“Only five? I thought it was longer.” He began to ask about the journey, the date of her arrival, all the conventional questions relating to the circumstances, in the midst of which, as Rose observed, he had apparently forgotten a greeting to his wife. He turned to her at last.

“Well, dear! I’m rather late.” He put some letters on the tea-table. “The post’s in. I found these in the hall.”

Cecily took them up, and began to open the envelopes.

“May I, Rose?” she murmured, absently.

“Do sit down, Mrs. Summers,” urged Kingslake, “we need not go in for ten minutes.”

He seated himself also as she complied, and while he continued the desultory conversation he had begun with her, Rose noticed that he glanced every now and then at his wife, who was deep in her letters.

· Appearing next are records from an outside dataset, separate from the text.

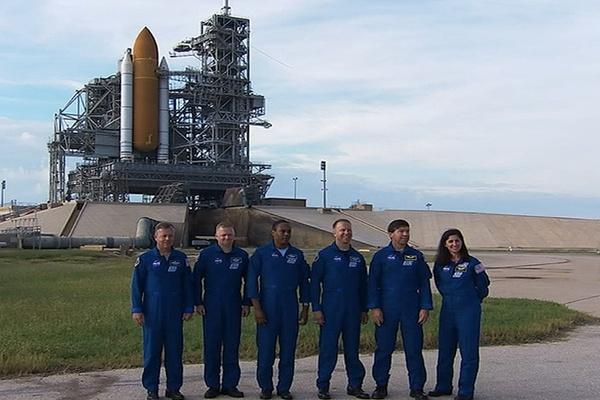 [STS-133] Discovery : Préparatifs (Lancement prévu le 24/02/2011) - Page 16 Sans_277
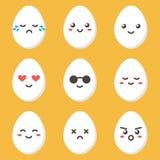Carácter lindo del huevo del pollo de la historieta plana del diseño con diversas expresiones faciales, emociones Foto de archivo libre de regalías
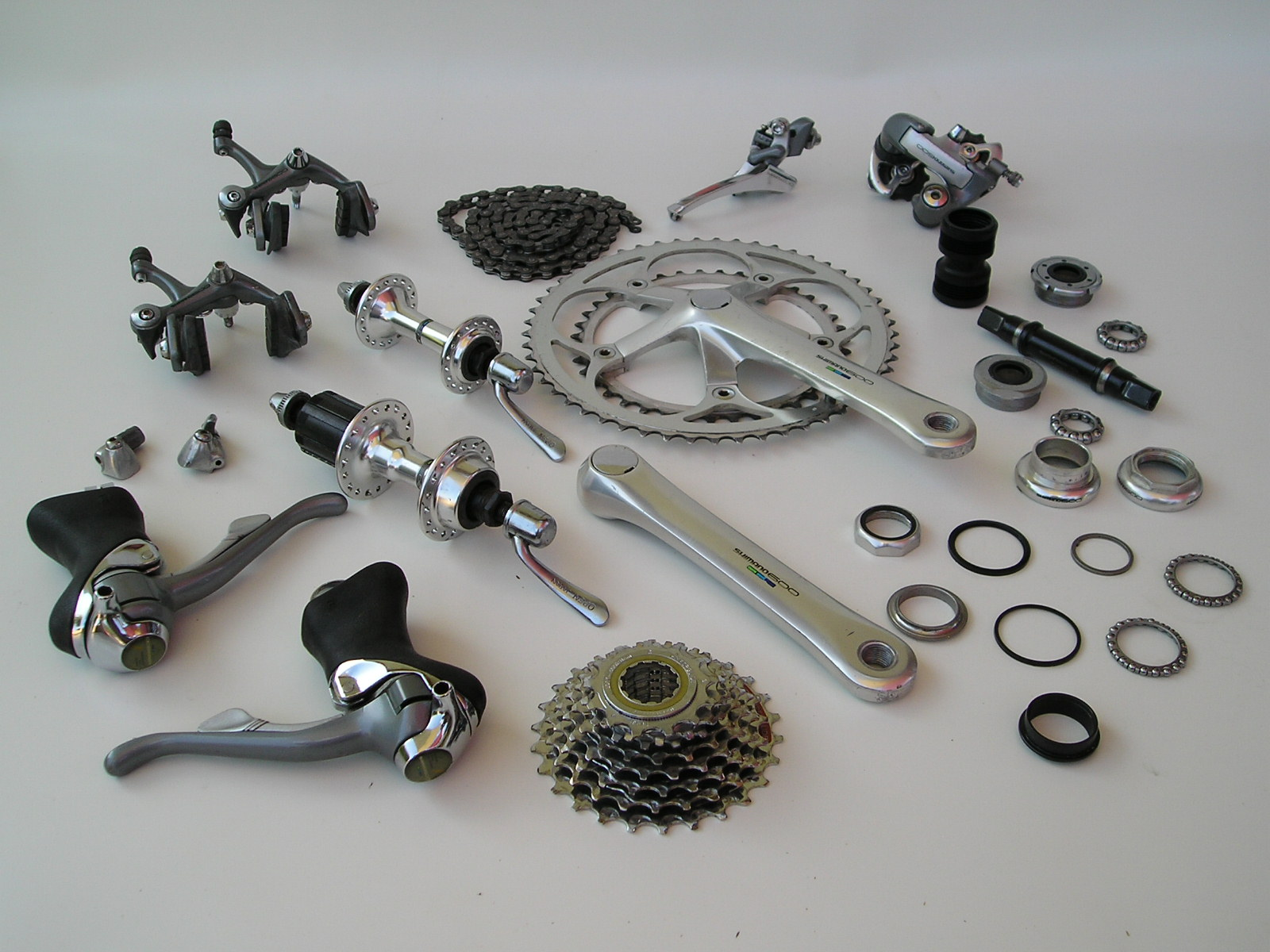 Sti For Sale >> For Sale: Shimano 600 tricolor groupset with STI 8 speed ...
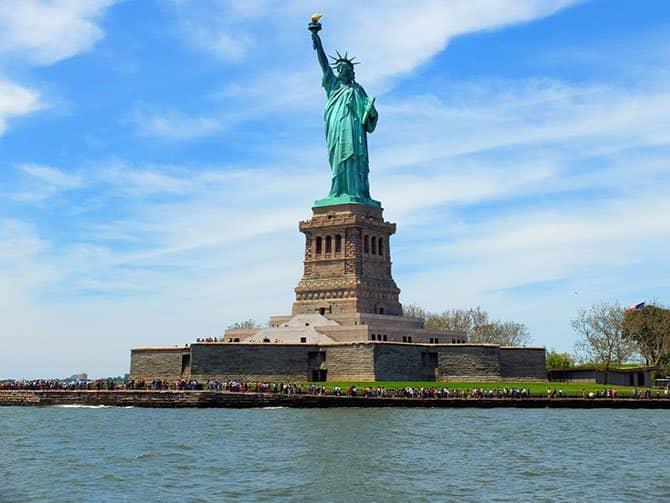 Bateaux crucero con almuerzo en Nueva York - Estatua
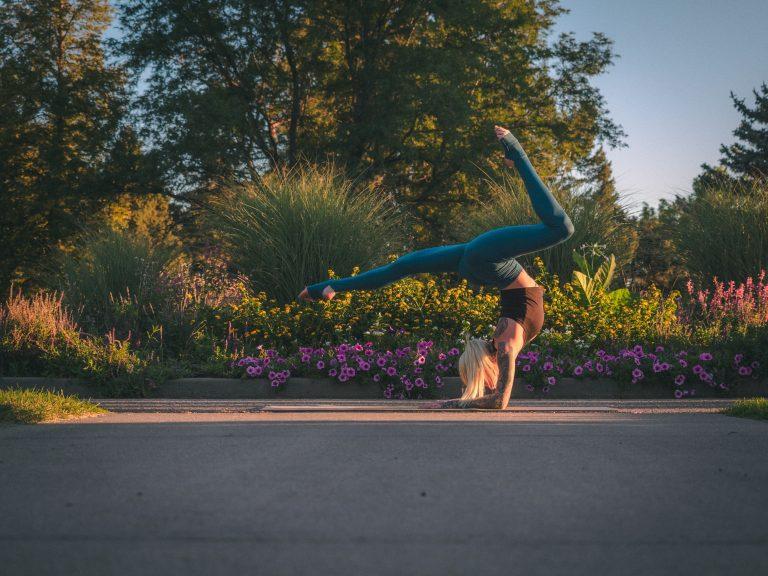 Как научиться делать художественную гимнастику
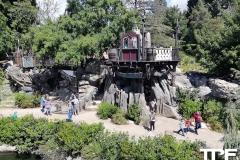 Disneyland-resort-Anaheim-90
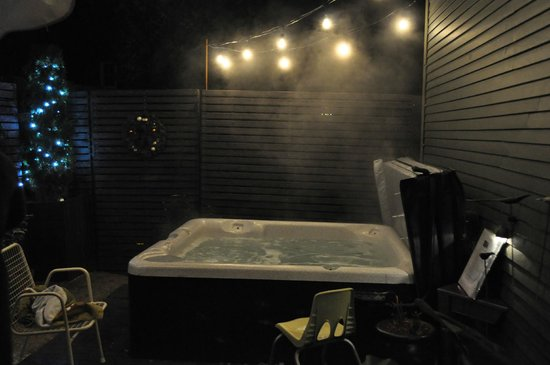 Made INN Vermont, an Urban-Chic Boutique Bed and Breakfast:                   Hot Tub
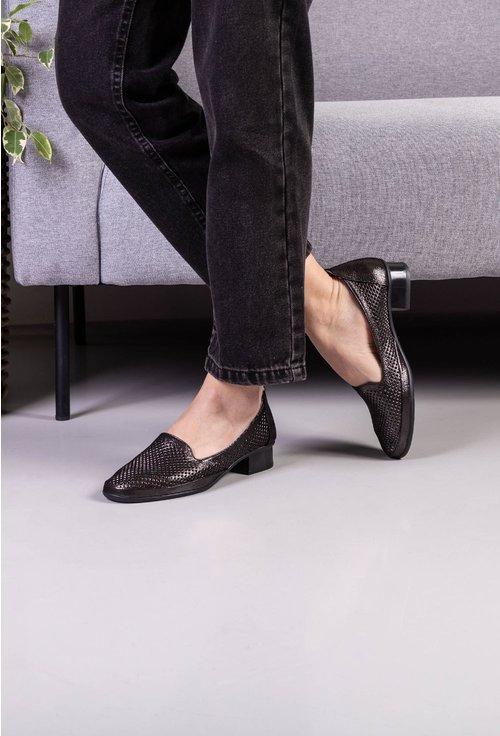 Pantofi negri cu insertii sclipitoare din piele naturala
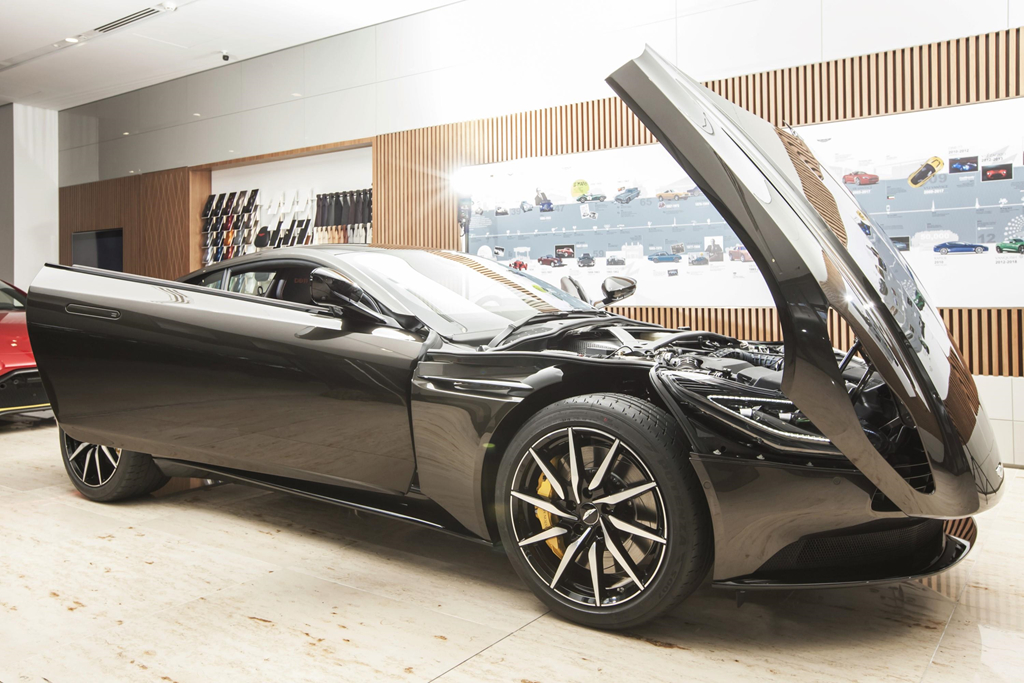Sieu xe Aston Martin DB11 Kopi Bronze doc nhat VN gia 16 ty da co chu hinh anh 10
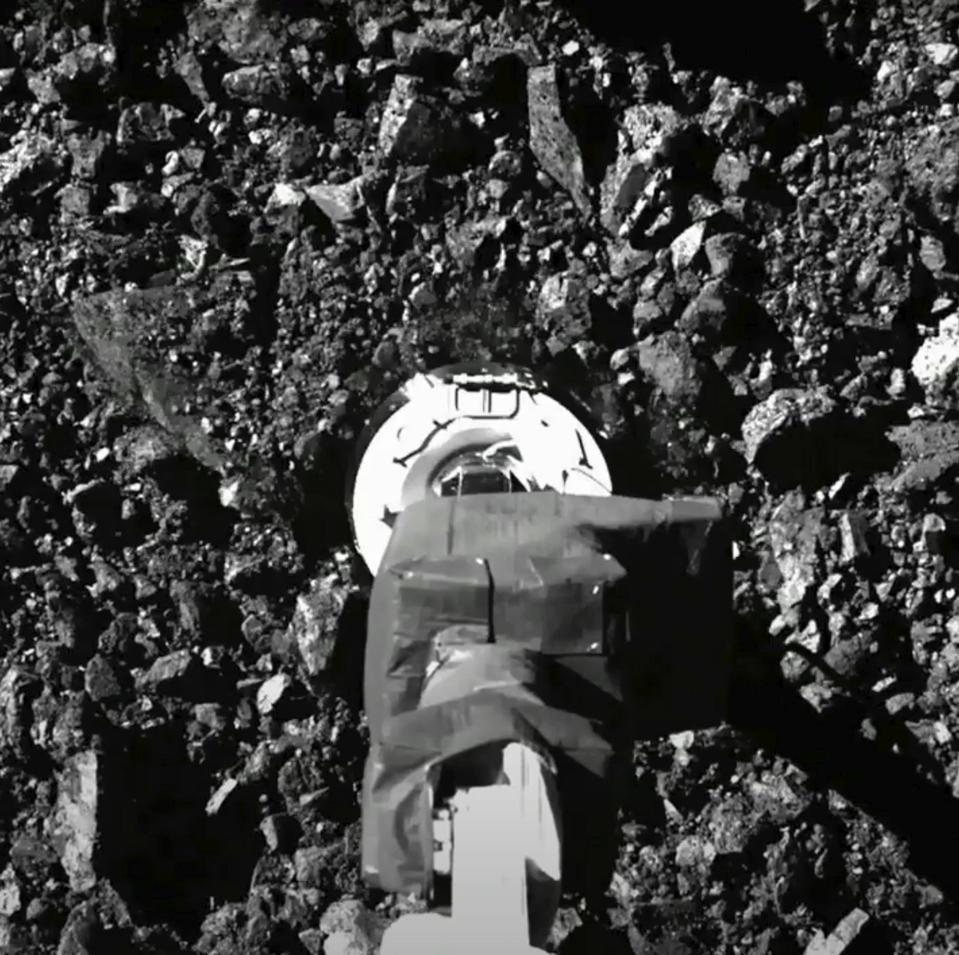 APTOPIX Asteroid Grab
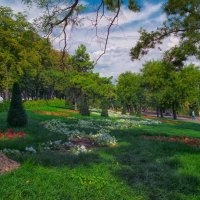 Август в Стамбульском парке. :: Вахтанг Хантадзе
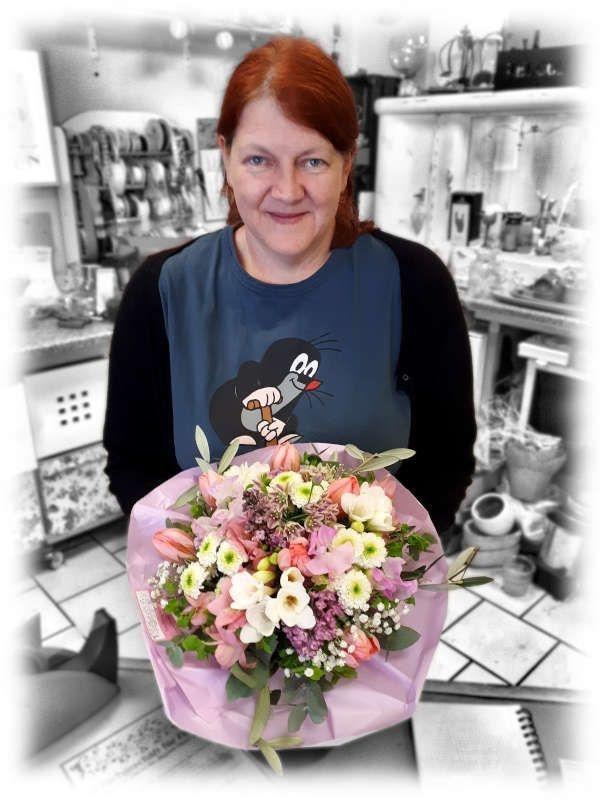 Nicole Tiwisina mit Blumenstrauss vom Blumenladen Tiwis Blütenzauber in Düssseldorf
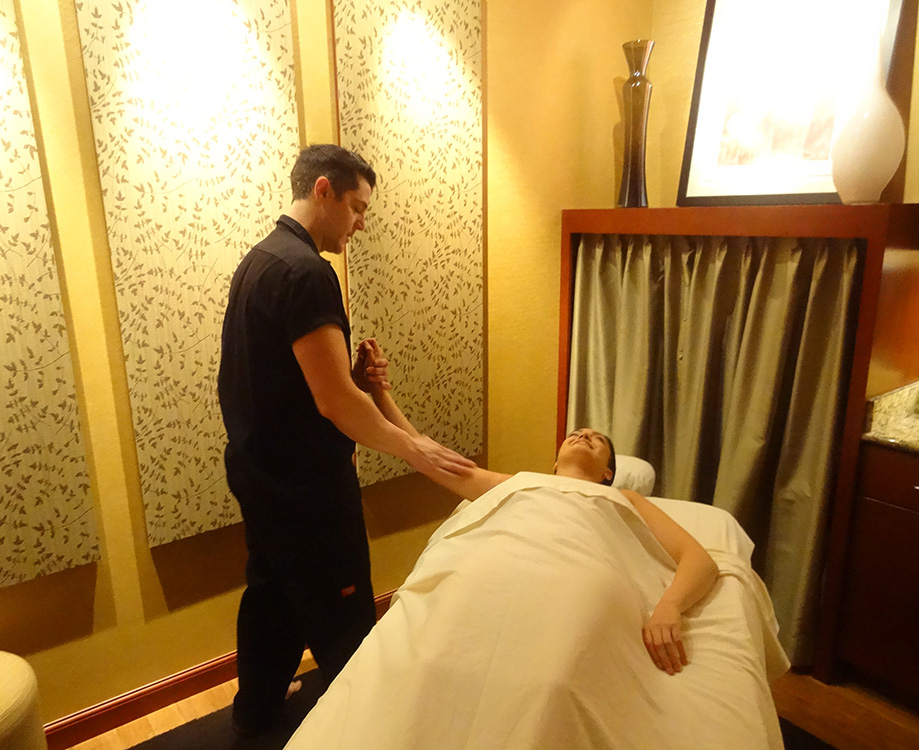 Gregory-Williams,-Physical-Therapist,-Working-With-A-Client,-LifeSpa-in-Summerlin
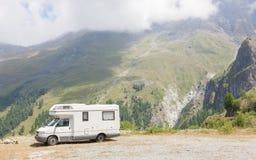 Camionete de campista estacionada altamente nas montanhas imagem de stock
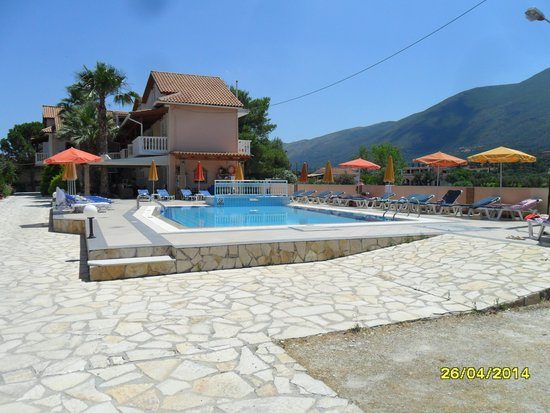 Roula Apartments: lovely swimming pool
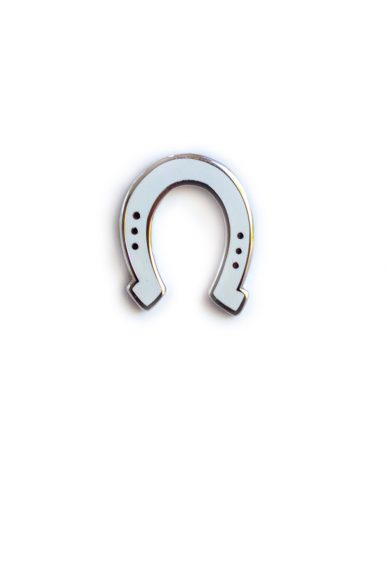white horse shoe enamel pin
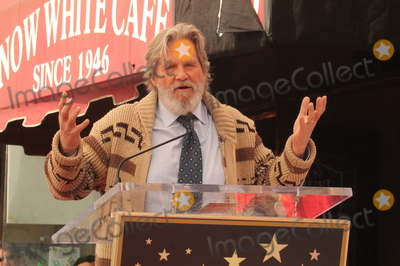 Jeff Bridges, John Goodman Photo - LOS ANGELES - MAR 10:  Jeff Bridges at the John Goodman Walk of Fame Star Ceremony on the Hollywood Walk of Fame on March 10, 2017 in Los Angeles, CA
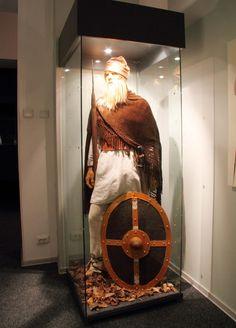 Batca Doamnei museum, Romania dacian man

At first sight he was not much altered. He was still the good-looking, rather picturesque man she remembered; but the hint of weakness in his face was more pronounced, and the lines about his mouth had grown querulous. As she talked, Rose watched him curiously. She was wondering at the reason for the furtive looks he occasionally threw in his wife’s direction. There was a trace of anxiety in his face for which she could not account. Cecily’s correspondence lasted for some time, but at last she raised her head.

“This is quite remarkable,” she said, in a voice which struck Rose as rather clearer even than her usual clear tones. “I’ve just heard from an old school-fellow—a girl I’ve lost sight of for years.”

Mrs. Summers’ eyes flashed with sudden comprehension.

“She says she has met you, Robert,” continued Cecily, in the same tone.